*Extract provided*:
Content starts

"No space left on device" when using HuggingFace + SageMaker

Hi, I’m trying to train a model using a HuggingFace estimator in SageMaker but I keep getting this error after a few minutes:

[1,15]: File “pyarrow/ipc.pxi”, line 365, in pyarrow.lib._CRecordBatchWriter.write_batch
[1,15]: File “pyarrow/error.pxi”, line 97, in pyarrow.lib.check_status
[1,15]:OSError: [Errno 28] Error writing bytes to file. Detail: [errno 28] No space left on device
[1,15]:

I’m not sure what is triggering this problem because the volume size is high (volume_size=1024)
My hyperparameters are:
{‘per_device_train_batch_size’: 4,
‘per_device_eval_batch_size’: 4,
‘model_name_or_path’: ‘google/mt5-small’,
‘dataset_name’: ‘mlsum’,
‘dataset_config’: ‘es’,
‘text_column’: ‘text’,
‘summary_column’: ‘summary’,
‘max_target_length’: 64,
‘do_train’: True,
‘do_eval’: True,
‘do_predict’: True,
‘predict_with_generate’: True,
‘output_dir’: ‘/opt/ml/model’,
‘num_train_epochs’: 3,
‘seed’: 7,
‘fp16’: True,
‘save_strategy’: ‘no’}
And my estimator is:

create the Estimator

huggingface_estimator = HuggingFace(
entry_point=‘run_summarization.py’, # script
source_dir=’./examples/seq2seq’, # relative path to example
git_config=git_config,
instance_type=‘ml.p3.16xlarge’,
instance_count=2,
volume_size=1024,
transformers_version=‘4.4.2’,
pytorch_version=‘1.6.0’,
py_version=‘py36’,
role=role,
hyperparameters = hyperparameters,
distribution = distribution
)

Any help would be very much appreciated!


Some more details:

  • I’m calling fit without extra params, just like this:
    huggingface_estimator.fit()
  • The entry point is this public script:
    transformers/run_summarization.py at master · huggingface/transformers · GitHub
  • From traceback I see that the error is happening on line 433:
    load_from_cache_file=not data_args.overwrite_cache,
    (I guess something is happening here but not totally sure what)

Content ends

*Task requirements*:
Substitute "a few seconds" for "a few minutes" and write out the forum post from "Hi, I’m trying" up to and including "is high (volume_size=1024)". The lines after this point are separate material, unrelated to the forum post.

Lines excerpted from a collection
Content starts

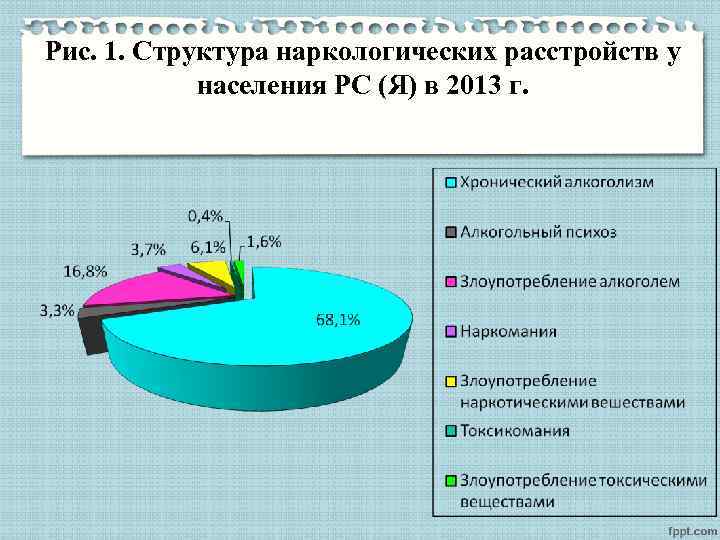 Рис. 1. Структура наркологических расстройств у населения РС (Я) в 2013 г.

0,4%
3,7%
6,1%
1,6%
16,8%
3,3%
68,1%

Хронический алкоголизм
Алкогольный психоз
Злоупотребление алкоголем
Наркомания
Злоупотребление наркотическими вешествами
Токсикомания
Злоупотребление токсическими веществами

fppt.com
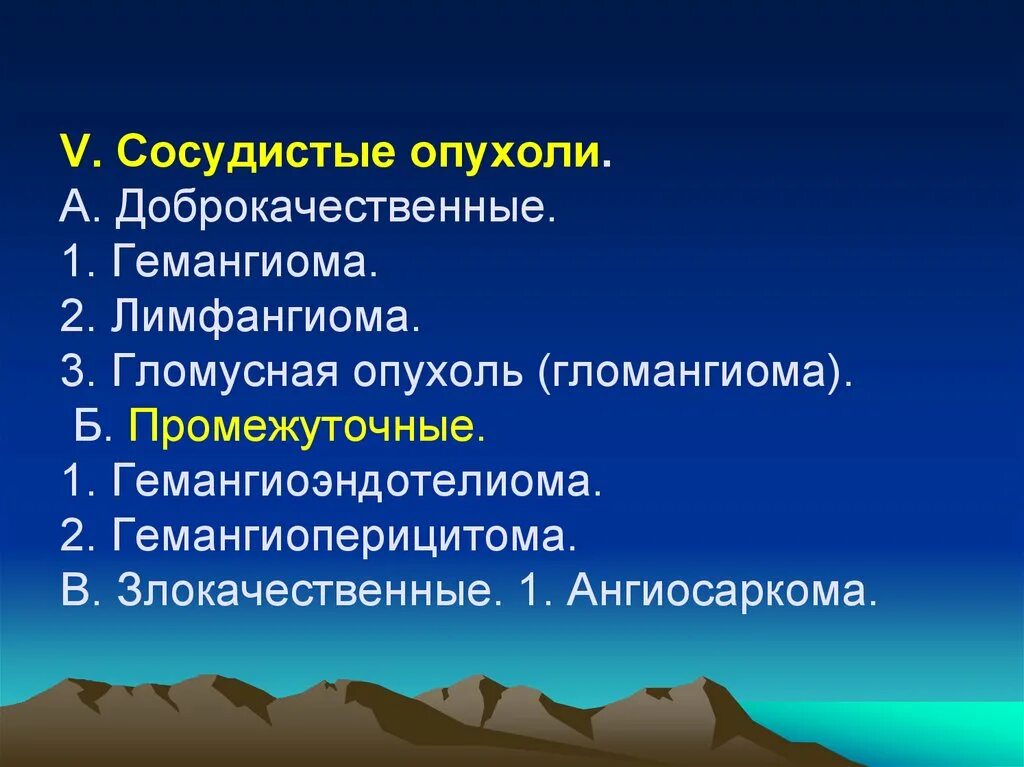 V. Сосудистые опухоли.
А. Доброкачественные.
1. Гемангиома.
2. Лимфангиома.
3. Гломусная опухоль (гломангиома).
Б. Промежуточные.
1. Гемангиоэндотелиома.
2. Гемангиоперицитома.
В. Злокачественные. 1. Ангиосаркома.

Content ends

*Answer area*:
Hi, I’m trying to train a model using a HuggingFace estimator in SageMaker but I keep getting this error after a few seconds:

[1,15]: File “pyarrow/ipc.pxi”, line 365, in pyarrow.lib._CRecordBatchWriter.write_batch
[1,15]: File “pyarrow/error.pxi”, line 97, in pyarrow.lib.check_status
[1,15]:OSError: [Errno 28] Error writing bytes to file. Detail: [errno 28] No space left on device
[1,15]:

I’m not sure what is triggering this problem because the volume size is high (volume_size=1024)